Category: Political News,Politics

Three mothers of children with special educational needs have won a landmark case after taking a council to the High Court over budget cuts.

The women, who cannot be named for legal reasons, challenged Bristol City Council over £5m cuts to the Special Education Needs and Disabilities (SEND) budget.

The High Court ordered the council to reverse the cuts, with Judge Barry Cotter QC telling the local authority that it had acted unlawfully and there was no need for a reduction.

Judge Cotter said the council had “no regard” for children’s welfare and was only interested in balancing the books.

He said: “There is no evidence, from the extensive paperwork evidencing the defendant’s [council] decision-making process, that members of the council had any regard to the need to safeguard and promote the welfare of children, still less ‘actively promote’ children’s welfare, when making the decision to proceed with the proposed savings.

“Indeed, the decision-making process appears to be driven entirely from the standpoint of ensuring a balanced budget by 2020/21.”

In the judgement, he added: “The relief sought by the claimants [parents] is a squashing order in relation to the High Needs Block budget allocation.

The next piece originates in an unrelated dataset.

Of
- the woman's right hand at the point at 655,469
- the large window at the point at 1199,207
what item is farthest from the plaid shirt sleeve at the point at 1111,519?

“In my judgement, this form of relief is proportionate, as it requires the defendant [Bristol City Council] to reconsider its funding allocation in this area in the light of the resources available at the material time, without disturbing other aspects of the budget or in particular the council tax calculation and without the court telling the defendant how its resources should be expended.”

It is the first such case in the country. 

Councillor Craig Cheney, deputy mayor for finance, said the council was disappointed at the decision and would decide what to do next.

He said: “We want to stand united with local families and schools in highlighting the national fund.

“It always was and remains our intention to work closely with everyone affected wherever required, considering carefully the details of how we might reduce spending and deliver SEND services within the grant given by government.

“The large pressure on our SEND budget is due to the increasing demand and complexity of children and young people’s needs, but mostly because we do not get enough money from government in this area.”

Speaking before the decision was made, one of the mothers said her child had been excluded to the point he was attending school just a handful of days a term because of a lack of support.

She said she did not want other parents to go through the same struggle, and that she had been “fobbed off” by the council too many times.

Mr Cheney added: “We must still consider how this issue can be resolved.

“We will continue to make the case to government for a sustainable, long term funding source whilst we work with local families, young people and education settings on the way forward for SEND services in Bristol.”